▸ Exercise
Count the lines in the entries below that contain the string "instances" with matching case, and reply with that number alone.

===== Data supplied

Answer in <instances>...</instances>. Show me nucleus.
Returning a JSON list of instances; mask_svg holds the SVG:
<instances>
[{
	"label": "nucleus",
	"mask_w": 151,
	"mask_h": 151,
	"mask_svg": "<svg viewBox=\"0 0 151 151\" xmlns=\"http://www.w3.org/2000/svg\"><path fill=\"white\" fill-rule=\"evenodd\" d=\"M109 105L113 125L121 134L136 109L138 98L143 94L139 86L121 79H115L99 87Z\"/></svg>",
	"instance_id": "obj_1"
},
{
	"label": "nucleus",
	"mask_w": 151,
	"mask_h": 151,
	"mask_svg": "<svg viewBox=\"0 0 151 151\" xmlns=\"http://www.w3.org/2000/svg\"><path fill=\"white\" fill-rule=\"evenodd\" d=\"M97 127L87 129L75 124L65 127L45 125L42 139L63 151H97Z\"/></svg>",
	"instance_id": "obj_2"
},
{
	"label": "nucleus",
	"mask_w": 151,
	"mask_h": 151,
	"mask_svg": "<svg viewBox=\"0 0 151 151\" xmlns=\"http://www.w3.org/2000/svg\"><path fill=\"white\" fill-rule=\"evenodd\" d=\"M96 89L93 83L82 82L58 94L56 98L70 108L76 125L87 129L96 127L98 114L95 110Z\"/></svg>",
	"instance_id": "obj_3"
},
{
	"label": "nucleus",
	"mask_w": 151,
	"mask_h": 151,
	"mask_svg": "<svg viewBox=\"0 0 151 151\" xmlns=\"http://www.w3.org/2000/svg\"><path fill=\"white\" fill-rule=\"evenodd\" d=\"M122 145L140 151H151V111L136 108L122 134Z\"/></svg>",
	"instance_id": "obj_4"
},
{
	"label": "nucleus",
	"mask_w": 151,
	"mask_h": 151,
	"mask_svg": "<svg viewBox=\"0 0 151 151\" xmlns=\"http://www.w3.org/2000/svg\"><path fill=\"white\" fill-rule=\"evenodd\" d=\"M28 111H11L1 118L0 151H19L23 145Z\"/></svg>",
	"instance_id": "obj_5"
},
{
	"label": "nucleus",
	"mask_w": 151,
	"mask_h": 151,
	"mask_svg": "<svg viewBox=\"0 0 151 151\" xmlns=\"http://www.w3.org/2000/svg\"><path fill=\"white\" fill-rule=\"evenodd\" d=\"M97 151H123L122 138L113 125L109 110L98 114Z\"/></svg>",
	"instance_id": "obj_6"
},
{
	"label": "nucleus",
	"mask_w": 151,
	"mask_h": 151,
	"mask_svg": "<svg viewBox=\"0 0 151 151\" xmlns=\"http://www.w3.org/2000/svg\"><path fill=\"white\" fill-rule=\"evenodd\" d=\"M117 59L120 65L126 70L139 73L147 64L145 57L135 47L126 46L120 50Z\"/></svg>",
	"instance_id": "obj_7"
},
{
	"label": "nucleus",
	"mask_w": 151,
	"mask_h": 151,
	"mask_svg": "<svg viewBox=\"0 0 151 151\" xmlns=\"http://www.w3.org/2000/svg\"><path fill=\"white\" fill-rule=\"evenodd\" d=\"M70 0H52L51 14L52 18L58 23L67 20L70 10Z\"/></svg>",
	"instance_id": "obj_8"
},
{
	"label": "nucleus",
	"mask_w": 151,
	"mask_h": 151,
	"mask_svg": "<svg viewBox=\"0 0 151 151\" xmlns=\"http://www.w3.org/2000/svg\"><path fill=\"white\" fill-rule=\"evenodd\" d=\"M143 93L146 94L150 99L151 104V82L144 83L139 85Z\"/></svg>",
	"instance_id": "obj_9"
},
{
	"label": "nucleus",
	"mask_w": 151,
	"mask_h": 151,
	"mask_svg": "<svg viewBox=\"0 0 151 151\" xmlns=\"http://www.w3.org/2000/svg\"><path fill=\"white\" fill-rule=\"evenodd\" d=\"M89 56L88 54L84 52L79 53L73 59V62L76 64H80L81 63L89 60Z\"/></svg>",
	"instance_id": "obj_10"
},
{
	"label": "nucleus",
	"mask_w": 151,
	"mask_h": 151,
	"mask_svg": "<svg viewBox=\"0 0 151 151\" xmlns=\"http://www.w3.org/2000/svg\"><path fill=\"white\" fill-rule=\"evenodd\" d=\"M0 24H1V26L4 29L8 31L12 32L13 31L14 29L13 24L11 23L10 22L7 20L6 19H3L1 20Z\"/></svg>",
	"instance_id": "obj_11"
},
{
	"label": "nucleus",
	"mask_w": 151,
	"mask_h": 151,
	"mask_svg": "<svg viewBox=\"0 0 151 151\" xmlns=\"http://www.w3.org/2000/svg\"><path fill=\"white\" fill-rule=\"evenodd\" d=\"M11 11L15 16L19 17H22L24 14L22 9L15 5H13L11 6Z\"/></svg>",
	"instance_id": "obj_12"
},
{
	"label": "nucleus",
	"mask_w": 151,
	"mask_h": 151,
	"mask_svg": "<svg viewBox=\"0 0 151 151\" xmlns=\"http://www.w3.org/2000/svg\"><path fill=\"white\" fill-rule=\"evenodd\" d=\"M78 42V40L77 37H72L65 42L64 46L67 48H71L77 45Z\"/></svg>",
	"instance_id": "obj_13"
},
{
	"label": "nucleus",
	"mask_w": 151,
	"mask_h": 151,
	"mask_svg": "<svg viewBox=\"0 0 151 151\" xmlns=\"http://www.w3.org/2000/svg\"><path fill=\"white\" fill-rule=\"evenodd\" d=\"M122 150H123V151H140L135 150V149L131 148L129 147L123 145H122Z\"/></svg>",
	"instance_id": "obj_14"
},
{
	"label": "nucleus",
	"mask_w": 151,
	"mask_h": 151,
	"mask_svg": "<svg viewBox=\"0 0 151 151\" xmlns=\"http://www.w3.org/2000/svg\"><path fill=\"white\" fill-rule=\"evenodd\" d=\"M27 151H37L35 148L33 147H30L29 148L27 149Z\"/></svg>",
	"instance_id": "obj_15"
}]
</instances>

==========

▸ Expected answer
4